So, I guess I see that generally. But how does that play in with your point about margin getting called? If the use of margin is DOWN now and heading LOWER, wouldn't that mean the risk of stock prices declining through future margin calls is being reduced? And thank you for your kind words.
are you dense? The margin line is going down but if you look to the left the money for margin is going up. See those things called numbers in red on the left side of the graph? That represents margin prices. So in fact margin IS NOT going down.
Oh SNAP, I didn't see the inverted numbers on the left. I wonder why they inverted the numbers - why not leave them as they would normally be and to more clearly show how the index tracked the margin debt. But I dunno, I'm Mr. Dense. Thanks IamTheCasino!

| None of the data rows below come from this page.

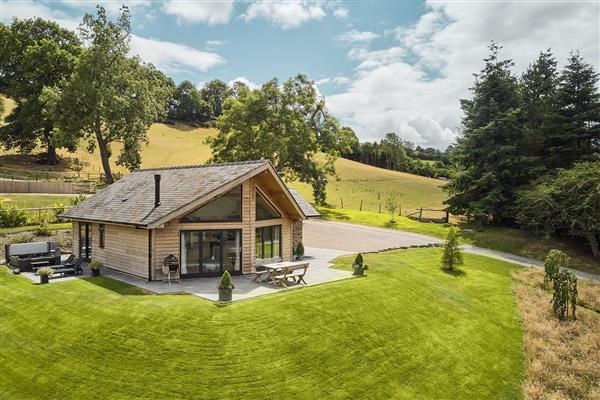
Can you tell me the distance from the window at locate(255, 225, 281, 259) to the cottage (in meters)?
0.05

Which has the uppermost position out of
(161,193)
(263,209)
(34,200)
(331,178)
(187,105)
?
(187,105)

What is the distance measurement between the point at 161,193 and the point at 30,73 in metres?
42.1

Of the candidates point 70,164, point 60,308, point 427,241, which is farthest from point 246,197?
point 70,164

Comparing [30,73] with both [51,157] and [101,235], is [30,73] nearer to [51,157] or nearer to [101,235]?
[51,157]

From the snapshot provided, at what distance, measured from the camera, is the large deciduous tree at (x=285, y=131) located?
1770 inches

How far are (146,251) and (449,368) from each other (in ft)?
40.9

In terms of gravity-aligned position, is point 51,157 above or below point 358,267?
above

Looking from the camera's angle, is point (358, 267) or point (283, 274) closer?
point (283, 274)

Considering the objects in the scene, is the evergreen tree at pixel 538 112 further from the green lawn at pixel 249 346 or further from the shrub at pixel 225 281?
the shrub at pixel 225 281

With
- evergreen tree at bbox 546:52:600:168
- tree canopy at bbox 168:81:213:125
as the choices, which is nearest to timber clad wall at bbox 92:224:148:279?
evergreen tree at bbox 546:52:600:168

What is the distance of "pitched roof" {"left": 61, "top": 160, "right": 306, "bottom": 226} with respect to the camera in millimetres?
17781

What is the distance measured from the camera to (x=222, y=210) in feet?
61.7

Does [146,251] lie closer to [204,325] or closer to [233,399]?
[204,325]

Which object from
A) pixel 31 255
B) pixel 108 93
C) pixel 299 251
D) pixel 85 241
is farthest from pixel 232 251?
pixel 108 93
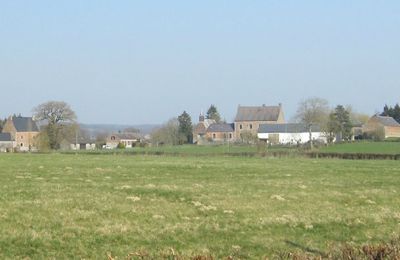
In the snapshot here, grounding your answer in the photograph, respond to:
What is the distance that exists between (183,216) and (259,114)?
174 meters

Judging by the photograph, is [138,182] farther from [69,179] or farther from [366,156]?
[366,156]

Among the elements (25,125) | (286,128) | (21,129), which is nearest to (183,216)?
(286,128)

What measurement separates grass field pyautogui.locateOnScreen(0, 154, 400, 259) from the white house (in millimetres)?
105845

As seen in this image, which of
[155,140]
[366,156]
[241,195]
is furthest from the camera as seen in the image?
[155,140]

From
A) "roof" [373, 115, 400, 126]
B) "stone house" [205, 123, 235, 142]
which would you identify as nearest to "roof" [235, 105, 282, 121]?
"stone house" [205, 123, 235, 142]

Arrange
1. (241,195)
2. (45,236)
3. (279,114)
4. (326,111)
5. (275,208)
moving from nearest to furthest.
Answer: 1. (45,236)
2. (275,208)
3. (241,195)
4. (326,111)
5. (279,114)

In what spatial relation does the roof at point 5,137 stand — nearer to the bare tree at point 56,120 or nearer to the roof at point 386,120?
the bare tree at point 56,120

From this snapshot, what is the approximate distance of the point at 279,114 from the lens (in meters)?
188

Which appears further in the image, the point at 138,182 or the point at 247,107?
the point at 247,107

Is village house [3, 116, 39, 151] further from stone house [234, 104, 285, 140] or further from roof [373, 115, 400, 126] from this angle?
roof [373, 115, 400, 126]

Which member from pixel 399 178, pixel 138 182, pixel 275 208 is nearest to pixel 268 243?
pixel 275 208

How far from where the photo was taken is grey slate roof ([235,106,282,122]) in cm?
18850

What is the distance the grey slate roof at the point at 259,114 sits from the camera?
188500 mm

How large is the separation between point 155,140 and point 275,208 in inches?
5303
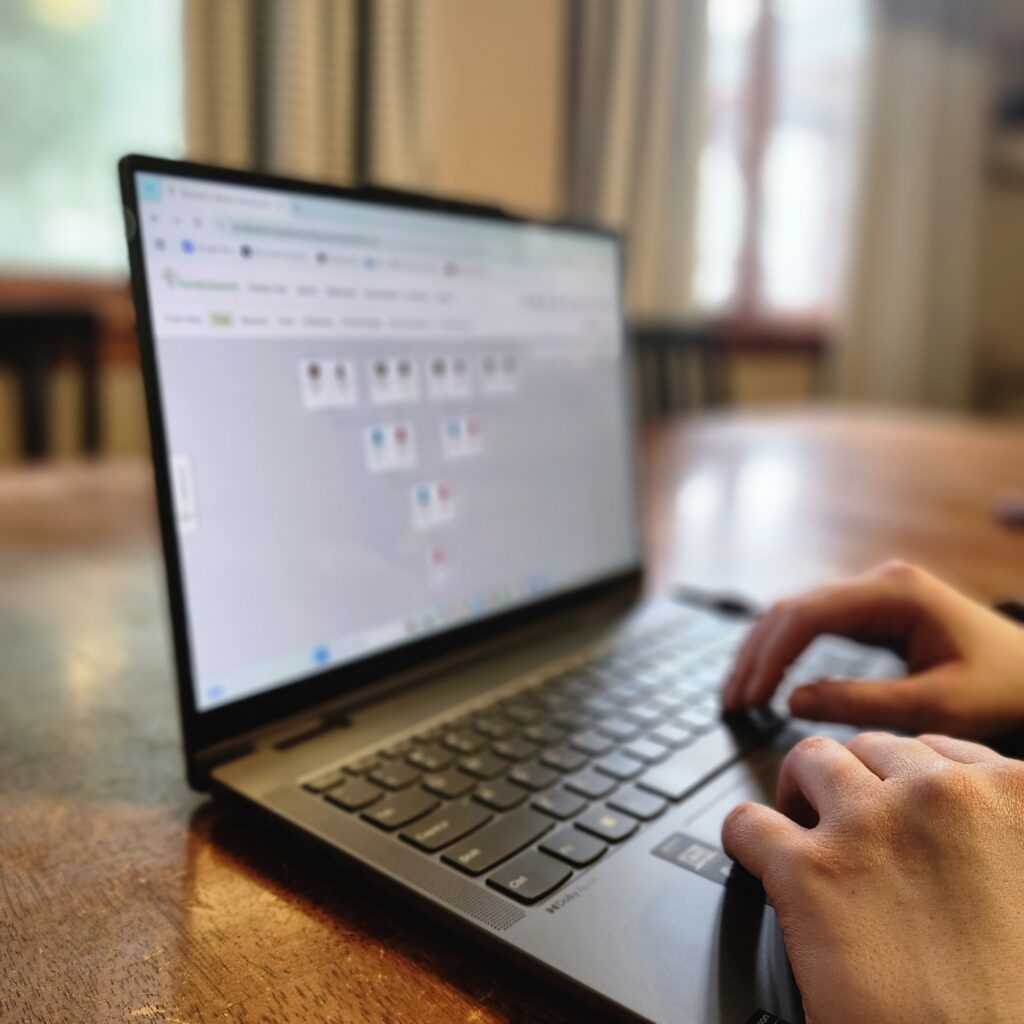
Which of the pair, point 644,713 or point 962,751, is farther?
point 644,713

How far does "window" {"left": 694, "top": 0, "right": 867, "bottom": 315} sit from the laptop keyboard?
2589mm

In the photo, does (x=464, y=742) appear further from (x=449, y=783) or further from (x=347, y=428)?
(x=347, y=428)

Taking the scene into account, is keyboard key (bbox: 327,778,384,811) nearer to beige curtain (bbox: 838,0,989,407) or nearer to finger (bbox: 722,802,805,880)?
finger (bbox: 722,802,805,880)

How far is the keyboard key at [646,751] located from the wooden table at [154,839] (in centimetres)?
15

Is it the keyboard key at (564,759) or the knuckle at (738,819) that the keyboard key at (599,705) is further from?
the knuckle at (738,819)

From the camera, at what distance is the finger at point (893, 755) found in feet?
1.18

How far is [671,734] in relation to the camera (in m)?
0.50

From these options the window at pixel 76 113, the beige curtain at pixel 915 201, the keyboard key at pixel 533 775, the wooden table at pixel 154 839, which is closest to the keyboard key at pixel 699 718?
the keyboard key at pixel 533 775

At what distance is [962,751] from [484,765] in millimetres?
210

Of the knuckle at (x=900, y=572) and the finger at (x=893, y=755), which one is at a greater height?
the knuckle at (x=900, y=572)

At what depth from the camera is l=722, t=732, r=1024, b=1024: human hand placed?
0.92 ft

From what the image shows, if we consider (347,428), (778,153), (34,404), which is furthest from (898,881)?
(778,153)

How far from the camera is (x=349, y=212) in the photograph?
1.73ft

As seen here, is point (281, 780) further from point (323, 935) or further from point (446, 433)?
point (446, 433)
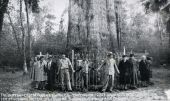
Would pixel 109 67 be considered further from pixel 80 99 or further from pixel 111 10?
pixel 111 10

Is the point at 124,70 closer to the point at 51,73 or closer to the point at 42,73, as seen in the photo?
the point at 51,73

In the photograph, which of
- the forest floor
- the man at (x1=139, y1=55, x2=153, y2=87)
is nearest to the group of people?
the forest floor

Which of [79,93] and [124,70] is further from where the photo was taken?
[124,70]

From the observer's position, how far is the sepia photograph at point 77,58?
8.22 m

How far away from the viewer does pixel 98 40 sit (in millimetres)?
10422

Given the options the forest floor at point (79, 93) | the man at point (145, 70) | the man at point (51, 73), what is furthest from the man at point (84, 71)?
the man at point (145, 70)

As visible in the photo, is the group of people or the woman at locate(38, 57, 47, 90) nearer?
the group of people

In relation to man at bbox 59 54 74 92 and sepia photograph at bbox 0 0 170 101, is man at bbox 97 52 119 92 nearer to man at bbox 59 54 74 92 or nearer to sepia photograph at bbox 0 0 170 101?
sepia photograph at bbox 0 0 170 101

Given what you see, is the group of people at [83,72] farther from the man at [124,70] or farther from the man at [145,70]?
the man at [145,70]

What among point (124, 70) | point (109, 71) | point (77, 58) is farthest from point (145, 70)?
point (77, 58)

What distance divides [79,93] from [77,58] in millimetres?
1924

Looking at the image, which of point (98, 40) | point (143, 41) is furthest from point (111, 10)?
point (143, 41)

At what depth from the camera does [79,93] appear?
8008 millimetres

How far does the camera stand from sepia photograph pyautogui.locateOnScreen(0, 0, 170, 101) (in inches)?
324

FWIW here is a chart, courtesy of "Advisor Perspectives", without an inverted left axis: The link is in the upper right corner of the chart.

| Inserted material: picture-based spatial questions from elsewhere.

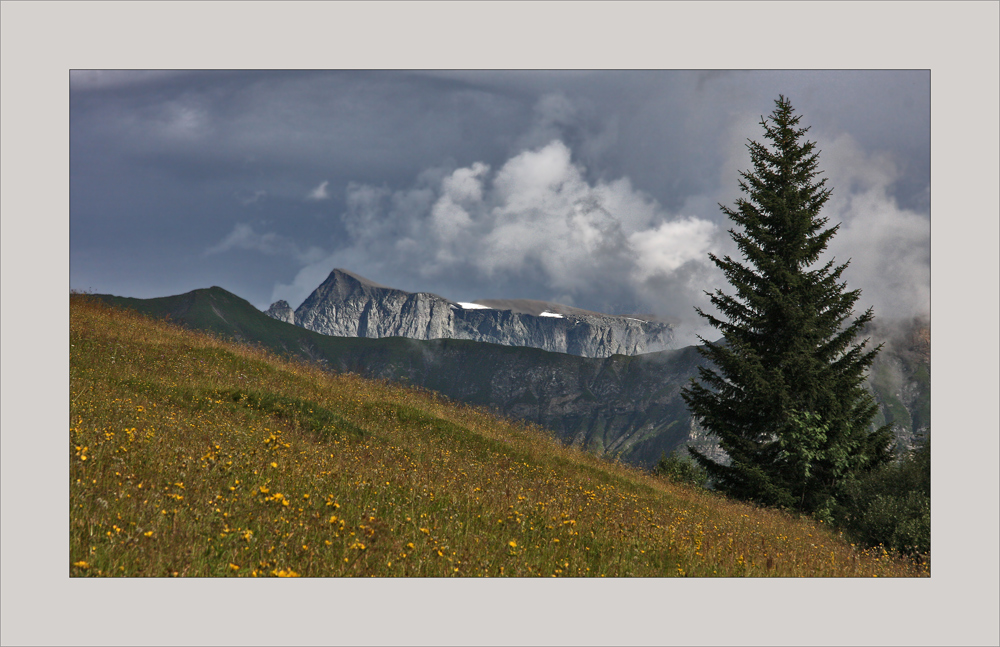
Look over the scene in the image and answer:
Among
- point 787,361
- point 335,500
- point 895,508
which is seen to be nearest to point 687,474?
point 787,361

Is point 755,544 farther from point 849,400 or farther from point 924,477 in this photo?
point 849,400

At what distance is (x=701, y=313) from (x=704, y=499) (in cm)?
809

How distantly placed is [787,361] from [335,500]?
1470cm

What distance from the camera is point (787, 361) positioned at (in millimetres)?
16562

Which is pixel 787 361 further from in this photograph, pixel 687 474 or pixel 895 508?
pixel 687 474

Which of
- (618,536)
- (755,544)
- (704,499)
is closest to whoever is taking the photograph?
(618,536)

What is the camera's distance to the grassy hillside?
15.9ft

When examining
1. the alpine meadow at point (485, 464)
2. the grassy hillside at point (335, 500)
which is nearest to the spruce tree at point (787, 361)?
the alpine meadow at point (485, 464)

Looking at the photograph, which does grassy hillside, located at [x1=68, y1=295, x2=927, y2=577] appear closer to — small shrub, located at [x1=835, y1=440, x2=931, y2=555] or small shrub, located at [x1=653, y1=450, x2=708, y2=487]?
small shrub, located at [x1=835, y1=440, x2=931, y2=555]

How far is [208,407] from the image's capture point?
33.6 feet

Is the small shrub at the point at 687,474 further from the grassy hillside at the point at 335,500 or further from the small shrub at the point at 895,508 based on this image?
the small shrub at the point at 895,508

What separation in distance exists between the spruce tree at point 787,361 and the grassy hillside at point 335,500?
3.28 metres

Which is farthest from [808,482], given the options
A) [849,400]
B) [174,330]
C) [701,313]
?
[174,330]

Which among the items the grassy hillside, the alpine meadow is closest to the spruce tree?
the alpine meadow
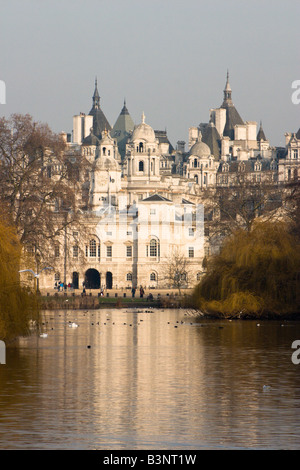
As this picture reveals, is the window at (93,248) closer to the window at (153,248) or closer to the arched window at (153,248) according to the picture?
the arched window at (153,248)

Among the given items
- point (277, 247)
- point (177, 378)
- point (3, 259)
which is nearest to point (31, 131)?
point (277, 247)

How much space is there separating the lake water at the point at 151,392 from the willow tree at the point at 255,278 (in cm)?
839

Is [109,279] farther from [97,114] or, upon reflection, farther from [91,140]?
[97,114]

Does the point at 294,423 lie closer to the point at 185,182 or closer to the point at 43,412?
the point at 43,412

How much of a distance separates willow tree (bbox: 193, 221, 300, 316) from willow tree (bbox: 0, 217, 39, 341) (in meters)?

Make this dense fuck learn to read a chart, no helping. (@Saltynuts) lol. It will probably help him in trading
We might get some inflation, but it will not be "hyper" unless Congress authorizes debt monetization, and so far I haven't heard of that even being discussed.
People shorting subprime did not lead to housing collapse...it was the housing bubble that preceded it. All bubbles eventually collapse. Probably better to blow the bubble now before it gets bigger.